Prescription for Excellence

Prescription for Excellence, Leadership Lessons for Creating a World-class Customer Experience from UCLA Health System, by Joseph A. Michelli, McGraw-Hill, 2011   

Every healthcare piece  starts with a story – John Toussaint’s history of Tish as she moved back and forth through a trying sojourn in a series of  Florida clinics and hospitals; The Mill Girl’s trip into the healthcare system that my doctors and coach are still helping me to dig out of, and Joseph Micelli’s moving recitation of Janice and her family’s horrifying trip to death, paralysis and blindness – and back.   That’s what makes this industry so important – it’s not just about the money, although the costs are rising anywhere from 30 – 70% per year – but it’s the near-death and pain and confusion-filled experiences laid end-to-end across our lives, that makes fixing this industry so critical.  Fixing the system is the least we can do to honor the very well-prepared and serious professionals who at this point are tired, plain damn tired. 

 

The UCLA experience is one based on safety for every patient in every procedure.  Michelli believes that the UCLA lessons can serve as a template for other businesses because every aspect of patient safety was carefully considered and built into the system.  When Katherine finally arrived in surgery, Dr.

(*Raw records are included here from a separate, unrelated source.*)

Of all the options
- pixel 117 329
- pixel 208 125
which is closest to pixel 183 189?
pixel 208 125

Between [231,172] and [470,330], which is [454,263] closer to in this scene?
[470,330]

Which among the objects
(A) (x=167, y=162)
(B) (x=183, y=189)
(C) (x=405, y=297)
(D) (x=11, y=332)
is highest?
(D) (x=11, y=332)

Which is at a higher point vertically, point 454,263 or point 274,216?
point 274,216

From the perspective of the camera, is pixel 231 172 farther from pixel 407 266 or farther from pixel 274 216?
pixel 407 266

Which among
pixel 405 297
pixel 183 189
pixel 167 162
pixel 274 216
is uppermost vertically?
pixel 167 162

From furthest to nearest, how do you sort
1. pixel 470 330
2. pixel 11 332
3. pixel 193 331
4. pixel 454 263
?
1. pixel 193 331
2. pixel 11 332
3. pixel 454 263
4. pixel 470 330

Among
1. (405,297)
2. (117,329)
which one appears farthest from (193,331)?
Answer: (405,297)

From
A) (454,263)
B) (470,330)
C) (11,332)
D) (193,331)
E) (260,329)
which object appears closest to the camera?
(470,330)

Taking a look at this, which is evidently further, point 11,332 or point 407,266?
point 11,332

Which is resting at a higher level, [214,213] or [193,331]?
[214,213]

Gonzales himself owned responsibility for the outcomes – he weighed and communicated the risks of the procedure against its benefits and discussed possible outcomes, including death, with Katherine’s family.  Not standing alone with sole responsibility, the author notes that Dr. Gonzalez was equipped with the best scanning technologies, and the best trained support teams.  And he believes that this otherwise risky procedure could not have been successfully performed or even attempted at other hospitals

 

Looking back, the surgeon comments “The surgery proved to be as challenging as I had imagined.  I never look at the clock when I work, since my only priority is to be absolutely sure that everything we do for the patient is done perfectly – that no harm comes to the patient as a result of a movement that I make while dissecting.  Very, very carefully, we removed every single vessel that was abnormal and removed the hematoma.  …. I thought I had been working for 8 hours because I was really tired; in truth it had been 16 hours!”

 

Michelli takes readers through the systems behind the work – lean, Toyota, mapping, technologies, training, and more, that took the UCLA organization from sheer scale to excellence.  Read this book to discover a model for patient-centered healthcare, and to understand the particular methods and designs behind the good results.  An exciting and hopeful look deep into healthcare operations.